(Collected data)

§

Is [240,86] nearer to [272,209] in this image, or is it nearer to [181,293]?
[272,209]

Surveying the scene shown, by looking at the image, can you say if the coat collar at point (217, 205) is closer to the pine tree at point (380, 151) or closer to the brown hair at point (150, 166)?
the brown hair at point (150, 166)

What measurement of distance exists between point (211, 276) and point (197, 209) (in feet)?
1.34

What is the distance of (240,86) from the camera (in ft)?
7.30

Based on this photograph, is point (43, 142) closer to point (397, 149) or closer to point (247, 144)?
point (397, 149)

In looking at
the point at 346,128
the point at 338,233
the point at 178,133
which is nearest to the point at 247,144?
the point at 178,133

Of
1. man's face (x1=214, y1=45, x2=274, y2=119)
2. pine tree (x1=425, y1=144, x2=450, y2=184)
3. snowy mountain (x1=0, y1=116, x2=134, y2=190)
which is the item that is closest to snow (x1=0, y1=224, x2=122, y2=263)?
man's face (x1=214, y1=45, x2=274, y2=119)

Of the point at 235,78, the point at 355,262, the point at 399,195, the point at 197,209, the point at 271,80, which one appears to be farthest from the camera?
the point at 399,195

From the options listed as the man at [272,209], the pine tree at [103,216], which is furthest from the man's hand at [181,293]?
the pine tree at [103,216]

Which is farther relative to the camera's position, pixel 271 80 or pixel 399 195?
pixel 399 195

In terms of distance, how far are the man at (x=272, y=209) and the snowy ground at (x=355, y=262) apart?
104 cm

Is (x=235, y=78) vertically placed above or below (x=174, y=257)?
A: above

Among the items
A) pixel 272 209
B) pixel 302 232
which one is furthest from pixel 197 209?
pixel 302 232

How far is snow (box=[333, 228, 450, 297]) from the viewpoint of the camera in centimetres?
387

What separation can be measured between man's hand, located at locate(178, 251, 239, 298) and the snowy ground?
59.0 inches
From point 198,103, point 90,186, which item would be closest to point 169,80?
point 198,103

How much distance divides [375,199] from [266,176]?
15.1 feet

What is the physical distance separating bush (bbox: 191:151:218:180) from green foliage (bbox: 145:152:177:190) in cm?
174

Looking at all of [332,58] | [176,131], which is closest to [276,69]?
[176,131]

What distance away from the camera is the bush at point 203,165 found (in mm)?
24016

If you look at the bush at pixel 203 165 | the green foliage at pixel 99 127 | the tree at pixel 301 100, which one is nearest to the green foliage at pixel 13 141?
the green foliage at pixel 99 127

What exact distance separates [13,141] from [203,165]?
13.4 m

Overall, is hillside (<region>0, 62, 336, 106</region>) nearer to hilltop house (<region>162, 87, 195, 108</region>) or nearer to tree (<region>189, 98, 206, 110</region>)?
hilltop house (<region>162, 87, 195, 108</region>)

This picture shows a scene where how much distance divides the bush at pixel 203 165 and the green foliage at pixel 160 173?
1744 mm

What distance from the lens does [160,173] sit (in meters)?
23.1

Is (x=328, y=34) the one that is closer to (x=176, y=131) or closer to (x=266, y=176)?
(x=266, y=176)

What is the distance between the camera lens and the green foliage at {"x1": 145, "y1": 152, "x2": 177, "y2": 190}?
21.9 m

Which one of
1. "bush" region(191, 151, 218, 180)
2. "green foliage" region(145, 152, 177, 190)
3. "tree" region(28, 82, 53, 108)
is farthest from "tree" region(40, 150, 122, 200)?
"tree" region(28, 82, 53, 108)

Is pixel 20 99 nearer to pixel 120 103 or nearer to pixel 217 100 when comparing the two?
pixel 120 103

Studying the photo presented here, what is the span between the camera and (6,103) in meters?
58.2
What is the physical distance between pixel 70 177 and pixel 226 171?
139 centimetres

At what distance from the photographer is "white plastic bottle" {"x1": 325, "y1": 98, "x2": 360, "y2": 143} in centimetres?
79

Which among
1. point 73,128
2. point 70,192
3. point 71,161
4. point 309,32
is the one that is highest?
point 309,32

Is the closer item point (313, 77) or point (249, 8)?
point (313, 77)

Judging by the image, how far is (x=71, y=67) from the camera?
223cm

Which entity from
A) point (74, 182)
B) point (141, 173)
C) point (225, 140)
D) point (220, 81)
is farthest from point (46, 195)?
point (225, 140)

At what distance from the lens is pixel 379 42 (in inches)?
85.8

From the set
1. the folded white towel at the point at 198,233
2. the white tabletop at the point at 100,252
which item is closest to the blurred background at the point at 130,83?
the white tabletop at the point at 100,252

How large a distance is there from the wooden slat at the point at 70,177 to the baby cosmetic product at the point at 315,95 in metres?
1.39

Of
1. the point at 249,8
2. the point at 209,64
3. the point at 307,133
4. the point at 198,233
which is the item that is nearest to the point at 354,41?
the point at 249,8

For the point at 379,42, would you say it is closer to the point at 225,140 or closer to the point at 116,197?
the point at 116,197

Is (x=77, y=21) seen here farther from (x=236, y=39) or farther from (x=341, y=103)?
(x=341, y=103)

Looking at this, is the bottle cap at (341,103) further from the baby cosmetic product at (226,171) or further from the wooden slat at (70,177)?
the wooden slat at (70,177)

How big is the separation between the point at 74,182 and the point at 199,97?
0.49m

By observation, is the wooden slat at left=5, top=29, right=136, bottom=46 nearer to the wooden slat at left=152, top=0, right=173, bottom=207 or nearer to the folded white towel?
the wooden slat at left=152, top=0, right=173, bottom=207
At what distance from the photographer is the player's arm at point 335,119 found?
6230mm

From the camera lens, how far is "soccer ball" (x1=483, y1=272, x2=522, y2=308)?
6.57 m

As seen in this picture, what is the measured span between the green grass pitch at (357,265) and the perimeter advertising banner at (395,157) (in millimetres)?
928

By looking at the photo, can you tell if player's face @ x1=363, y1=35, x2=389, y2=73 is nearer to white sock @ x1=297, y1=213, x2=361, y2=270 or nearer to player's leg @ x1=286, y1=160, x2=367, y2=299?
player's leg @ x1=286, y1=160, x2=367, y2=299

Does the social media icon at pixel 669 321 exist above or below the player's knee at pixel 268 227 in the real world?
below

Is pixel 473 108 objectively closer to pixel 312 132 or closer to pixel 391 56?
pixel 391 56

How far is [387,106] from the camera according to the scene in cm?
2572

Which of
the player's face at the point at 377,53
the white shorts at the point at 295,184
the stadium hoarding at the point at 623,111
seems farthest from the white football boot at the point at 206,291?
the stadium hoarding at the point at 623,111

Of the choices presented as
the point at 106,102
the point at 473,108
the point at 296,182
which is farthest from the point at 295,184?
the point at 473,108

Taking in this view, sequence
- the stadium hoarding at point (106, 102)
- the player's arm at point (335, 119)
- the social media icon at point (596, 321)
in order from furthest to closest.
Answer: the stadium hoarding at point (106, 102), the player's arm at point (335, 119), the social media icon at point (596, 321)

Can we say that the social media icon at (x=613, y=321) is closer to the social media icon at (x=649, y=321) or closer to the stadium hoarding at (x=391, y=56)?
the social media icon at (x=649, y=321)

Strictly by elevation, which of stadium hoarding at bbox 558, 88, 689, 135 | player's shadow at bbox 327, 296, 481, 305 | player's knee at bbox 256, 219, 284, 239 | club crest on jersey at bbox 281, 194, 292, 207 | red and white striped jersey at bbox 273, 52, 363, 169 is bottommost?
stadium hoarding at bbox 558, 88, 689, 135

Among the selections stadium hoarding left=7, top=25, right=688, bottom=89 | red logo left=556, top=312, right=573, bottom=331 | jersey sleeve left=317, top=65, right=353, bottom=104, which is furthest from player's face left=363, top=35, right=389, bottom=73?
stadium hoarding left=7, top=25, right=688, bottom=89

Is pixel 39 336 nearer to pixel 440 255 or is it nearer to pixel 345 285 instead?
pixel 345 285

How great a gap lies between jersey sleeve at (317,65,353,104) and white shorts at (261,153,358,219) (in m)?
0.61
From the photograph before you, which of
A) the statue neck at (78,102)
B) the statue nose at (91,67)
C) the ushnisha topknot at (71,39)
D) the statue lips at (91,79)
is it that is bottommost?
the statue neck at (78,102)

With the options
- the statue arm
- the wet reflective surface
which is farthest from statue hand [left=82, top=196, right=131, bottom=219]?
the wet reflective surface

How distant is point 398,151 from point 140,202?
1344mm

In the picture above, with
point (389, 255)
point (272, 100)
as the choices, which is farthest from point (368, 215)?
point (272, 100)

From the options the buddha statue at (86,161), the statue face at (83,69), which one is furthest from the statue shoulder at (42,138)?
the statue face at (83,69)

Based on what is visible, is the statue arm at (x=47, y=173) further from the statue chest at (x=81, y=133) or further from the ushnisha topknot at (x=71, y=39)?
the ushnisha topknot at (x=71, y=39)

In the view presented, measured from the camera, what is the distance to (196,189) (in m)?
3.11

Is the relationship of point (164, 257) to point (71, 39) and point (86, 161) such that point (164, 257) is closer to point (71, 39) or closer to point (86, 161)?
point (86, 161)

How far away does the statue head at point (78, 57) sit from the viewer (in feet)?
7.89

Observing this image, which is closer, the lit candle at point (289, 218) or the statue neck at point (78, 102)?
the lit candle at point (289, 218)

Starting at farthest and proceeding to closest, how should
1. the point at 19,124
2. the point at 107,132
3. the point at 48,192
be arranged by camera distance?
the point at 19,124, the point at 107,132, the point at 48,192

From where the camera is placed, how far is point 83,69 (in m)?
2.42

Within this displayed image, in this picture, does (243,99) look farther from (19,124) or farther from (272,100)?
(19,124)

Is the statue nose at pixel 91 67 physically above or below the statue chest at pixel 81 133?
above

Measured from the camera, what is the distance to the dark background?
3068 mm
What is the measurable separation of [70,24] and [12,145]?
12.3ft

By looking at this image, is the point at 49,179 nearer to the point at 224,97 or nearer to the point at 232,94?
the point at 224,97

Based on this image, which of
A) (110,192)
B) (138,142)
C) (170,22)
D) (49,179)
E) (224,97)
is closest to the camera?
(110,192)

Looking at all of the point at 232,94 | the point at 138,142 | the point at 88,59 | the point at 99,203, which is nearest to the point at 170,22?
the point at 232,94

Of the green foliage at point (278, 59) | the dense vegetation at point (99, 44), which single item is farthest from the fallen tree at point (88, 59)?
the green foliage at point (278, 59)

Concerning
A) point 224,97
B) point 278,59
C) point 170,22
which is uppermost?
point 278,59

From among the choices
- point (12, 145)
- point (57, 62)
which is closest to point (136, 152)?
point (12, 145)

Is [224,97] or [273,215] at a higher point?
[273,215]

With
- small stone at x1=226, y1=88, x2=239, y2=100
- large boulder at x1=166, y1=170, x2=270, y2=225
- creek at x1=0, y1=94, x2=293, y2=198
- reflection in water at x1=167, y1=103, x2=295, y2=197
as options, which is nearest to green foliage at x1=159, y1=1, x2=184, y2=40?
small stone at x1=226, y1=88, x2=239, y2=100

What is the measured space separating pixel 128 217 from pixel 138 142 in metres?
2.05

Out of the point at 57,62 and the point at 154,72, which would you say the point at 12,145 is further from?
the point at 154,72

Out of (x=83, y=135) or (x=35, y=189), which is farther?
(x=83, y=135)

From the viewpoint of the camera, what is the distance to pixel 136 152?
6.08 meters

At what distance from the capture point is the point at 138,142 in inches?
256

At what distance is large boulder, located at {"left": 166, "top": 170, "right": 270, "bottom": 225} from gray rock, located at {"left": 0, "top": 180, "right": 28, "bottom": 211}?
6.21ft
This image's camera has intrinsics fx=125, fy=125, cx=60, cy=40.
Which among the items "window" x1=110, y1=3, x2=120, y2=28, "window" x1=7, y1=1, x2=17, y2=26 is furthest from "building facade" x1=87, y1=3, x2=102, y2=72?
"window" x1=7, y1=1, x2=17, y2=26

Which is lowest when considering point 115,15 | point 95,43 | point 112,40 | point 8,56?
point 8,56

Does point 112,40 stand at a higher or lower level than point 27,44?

§

> **What needs to be done**:
Starting at the line that contains "At what distance is", copy each line exactly through the end of the listing above. Include that first line and the last one, and add nothing.

> **Response**:
At what distance is large boulder, located at {"left": 166, "top": 170, "right": 270, "bottom": 225} from gray rock, located at {"left": 0, "top": 180, "right": 28, "bottom": 211}?
6.21ft
This image's camera has intrinsics fx=125, fy=125, cx=60, cy=40.
Which among the items "window" x1=110, y1=3, x2=120, y2=28, "window" x1=7, y1=1, x2=17, y2=26 is furthest from "building facade" x1=87, y1=3, x2=102, y2=72?
"window" x1=7, y1=1, x2=17, y2=26

Which is lowest when considering point 115,15 | point 95,43 | point 112,40 | point 8,56?
point 8,56

Does point 112,40 stand at a higher or lower level than point 27,44?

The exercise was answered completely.